DÉTAILS DE LA TÂCHE ->
Recopiez mot pour mot, s'il vous plaît, le passage du texte fourni compris entre « Montherlant, par sa » et « Aymé, Colette, Cocteau... », ces deux segments inclus.

Montherlant, par sa grande
liberté d'écriture, ses cahiers, Les Célibataires,
Le chaos
et la nuit... Il y a un mélange de liberté et de rigueur chez
lui. C'est un sommet de l'art, quand il dit : "Il ne faut lire
des grands maîtres que pour prendre auprès d'eux des leçons de
liberté", afin de voir toutes les libertés que l'on peut se
permettre... C'est une preuve d'une grande intelligence de son
métier. C'est ce que j'attendais d'un maître, et il a été pour
moi une bonne leçon de liberté. Il y a aussi Paul Morand, mais
je ne le mets pas à un même étage : il a une maîtrise de sa
prose qui m'est très agréable. Il a des imprévisions, il
réveille... Et puis il y a Jean Giono, Marcel Jouhandeau,
Aragon, Marcel Aymé, Colette, Cocteau...
Dans les années
cinquante, vous fondez la revue La Parisienne, dans laquelle
vous menez un combat violent contre l'engagement sartrien...
Oui. J'ai même publié en
1953 un livre, Paul et Jean-Paul où je compare l'engagement
de Paul Bourget et de Sartre, ce qui était de nature à lui
déplaire profondément, puisque Paul Bourget était le type même
de l'écrivain réactionnaire, conservateur, démodé. J'avais
commencé mes articles comme un canular, puis, en cours de
route, j'ai trouvé des ressemblances frappantes entre leurs
œuvres... Alors j'ai publié un livre. Je n'étais pas contre
le fait qu'on écrive des romans engagés, on en avait bien le
droit. J'étais contre l'espèce de petite terreur que Sartre
faisait régner, en décrétant que tout roman devait être
"engagé". S'il était engagé pour la révolution, c'était bien,
mais s'il ne parlait de rien, s'il n'était pas politique,
alors, indirectement, "il militait sans le savoir contre la
révolution"... C'était faire de tout romancier un militant et
de la littérature une servante de l'action politique, comme la
théologie avait fait de la philosophie sa servante au Moyen
Age...
Vous avez aussi
critiqué des intellectuels de l'époque, comme Barthes,
Foucault et Lacan...

DONNÉES EXTRAITES ->

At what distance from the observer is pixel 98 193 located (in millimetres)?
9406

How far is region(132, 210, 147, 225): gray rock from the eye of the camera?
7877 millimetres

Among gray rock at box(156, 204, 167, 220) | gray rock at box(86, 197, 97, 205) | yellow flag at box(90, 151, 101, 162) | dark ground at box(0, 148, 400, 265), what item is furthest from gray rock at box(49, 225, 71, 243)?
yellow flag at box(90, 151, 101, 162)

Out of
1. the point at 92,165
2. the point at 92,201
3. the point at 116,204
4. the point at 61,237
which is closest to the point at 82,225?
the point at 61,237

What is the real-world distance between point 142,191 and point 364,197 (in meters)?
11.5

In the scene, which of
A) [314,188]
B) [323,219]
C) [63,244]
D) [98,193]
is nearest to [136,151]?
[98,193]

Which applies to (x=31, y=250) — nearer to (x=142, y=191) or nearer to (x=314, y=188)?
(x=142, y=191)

* * *

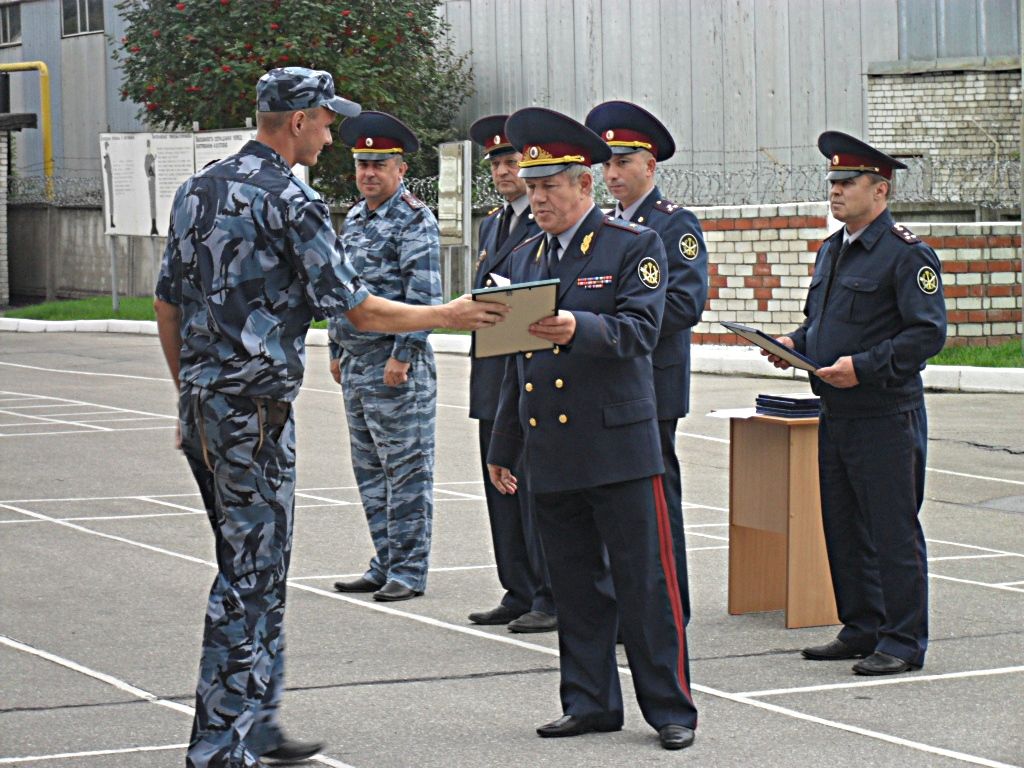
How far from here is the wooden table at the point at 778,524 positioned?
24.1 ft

LA SOLUTION ->
Montherlant, par sa grande
liberté d'écriture, ses cahiers, Les Célibataires,
Le chaos
et la nuit... Il y a un mélange de liberté et de rigueur chez
lui. C'est un sommet de l'art, quand il dit : "Il ne faut lire
des grands maîtres que pour prendre auprès d'eux des leçons de
liberté", afin de voir toutes les libertés que l'on peut se
permettre... C'est une preuve d'une grande intelligence de son
métier. C'est ce que j'attendais d'un maître, et il a été pour
moi une bonne leçon de liberté. Il y a aussi Paul Morand, mais
je ne le mets pas à un même étage : il a une maîtrise de sa
prose qui m'est très agréable. Il a des imprévisions, il
réveille... Et puis il y a Jean Giono, Marcel Jouhandeau,
Aragon, Marcel Aymé, Colette, Cocteau...